La coscienza acquista individualità – secondo il nostro autore – reagendo alla oggettivazione portatale dallo sguardo altrui: «così l’altro che io riconosco per rifiutarmi d’esserlo è prima di tutto quello per cui il mio per-sè è». E ancora: «ciò che io rifiuto d’essere può essere solo quel rifiuto d’essere me, per cui l’altro mi rende oggetto; o, se si preferisce, io rifiuto il mio me rifiutato; mi determino come me-stesso per mezzo del rifiuto del me-rifiutato; pongo questo me rifiutato come me-alienato nell’atto nel quale mi stacco dall’Altro». Si può dire che – per Sartre – ciascuno di noi sia una rivendicazione di ipseità nei confronti della ipseità altrui (che viene, così, implicitamente riconosciuta come tale).

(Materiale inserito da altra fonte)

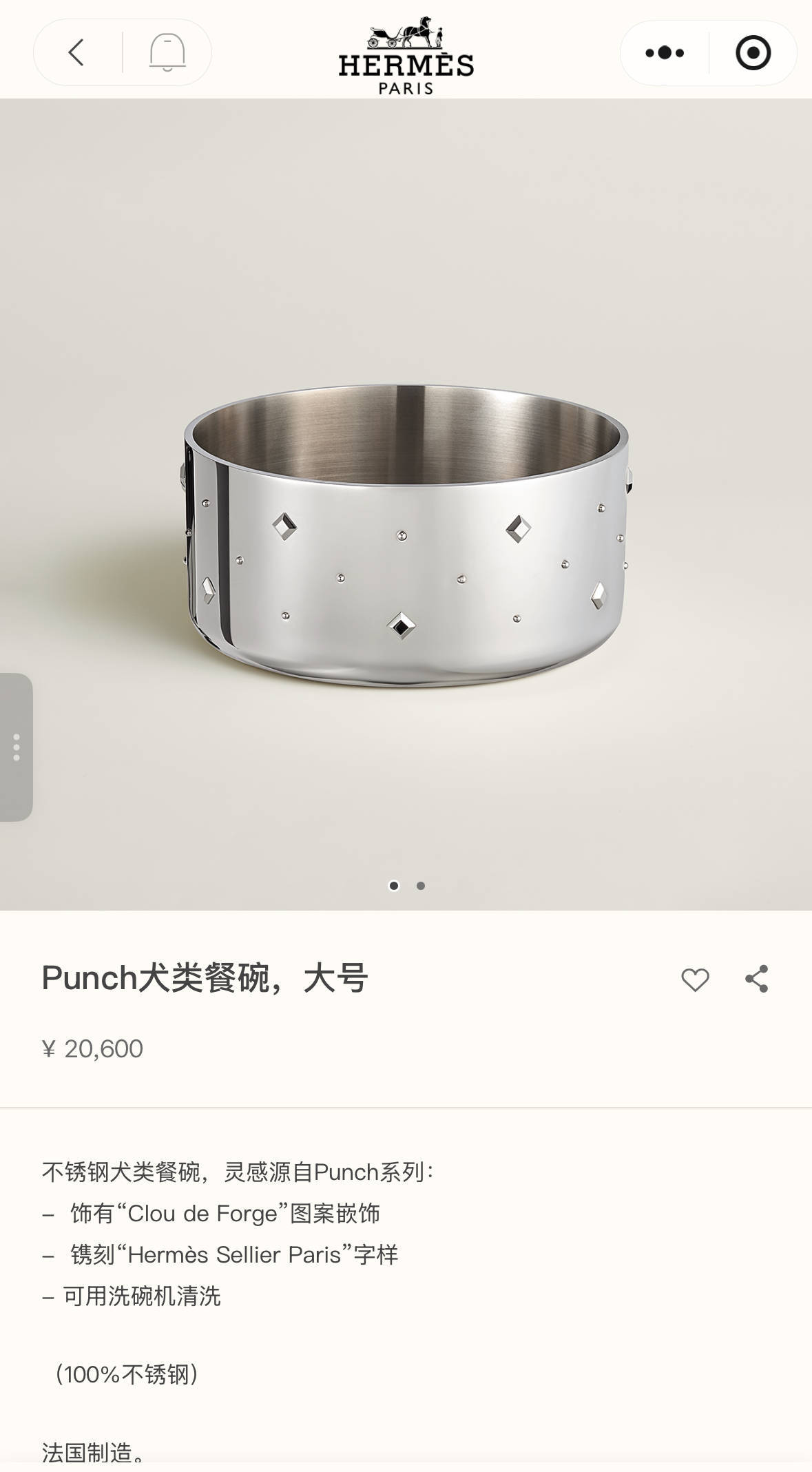 爱马仕新上架2万元不锈钢狗碗<strong></p>
<p>欧易靠谱吗</strong>，客服：只剩少量库存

Di fronte allo sguardo altrui, io sono come circondato da una totalità: risulto come una “totalità detotalizzata”. Infatti, in generale, la totalità “limitante” (= totalizzante, cioè assumente l’altro nel proprio orizzonte di senso) mette fuori gioco come totalità, ovvero come centro di totalizzazione, il “limitato”. Il limitato si trova a far parte di un mondo non suo, nel ruolo di “sé-oggetto”; senza mai potersi conoscere pienamente in questa veste oggettivata e senza mai potersi con essa pienamente identificare.
In seconda battuta, si può dare una “inversione delle prospettive”. Se “assumo il mio limite”, riconosco di essere me stesso in rapporto negativo ad altri; ma, così facendo, metto fuori gioco altri, oggettivandolo a mia volta. «L’altro diventa allora ciò che io mi faccio non essere». A questo punto, le sue possibilità le contemplo e, al limite, le rifiuto. L’altro, se oggettivato, diventa come una macchina fotografica puntata su di me: non ha più uno sguardo suo proprio, che non rientri nel campo disposto dal mio guardare.
Se non che, l’atteggiamento rivendicativo ora descritto è contraddittorio: infatti, esso determina che io mi definisca in relazione a quell’altro che rifiuto (come il satanista fa, a ben vedere, nei confronti di Dio, cercando in tutti i modi di offenderlo e di contraddirlo). Nella rivendicazione di ipseità, dunque, riconosco l’essenzialità a me dell’altro, proprio come presupposto inevitabile per tentarne l’oggettivazione.
La variante estrema di questa contraddizione (del negare riconoscendo) si ha quando altri viene costretto a oggettivarmi come voglio io, o comunque a riconoscermi come suo “signore”. Si tratta di una operazione impossibile a realizzarsi secondo l’intenzione che le è propria.
Quanto alla questione (“metafisica”) del “perché” ci siano altre coscienze, essa non trova risposta – secondo Sartre. Si può solo rilevare che altri è la condizione, non della autocoscienza pre-riflessiva, bensì della sua riflessività, cioè del suo disporsi verso di sé come verso qualcosa da indagare. L’indeducibilità d’altri – il suo (d’altri) dover apparire di fatto - è illustrata in questo modo: «il fatto che non basta che io neghi di me l’altro, perché l’altro esista, ma bisogna anche che l’altro mi neghi di sé, simultaneamente alla mia negazione: [questa] è la fattività dell’essere-per-altri».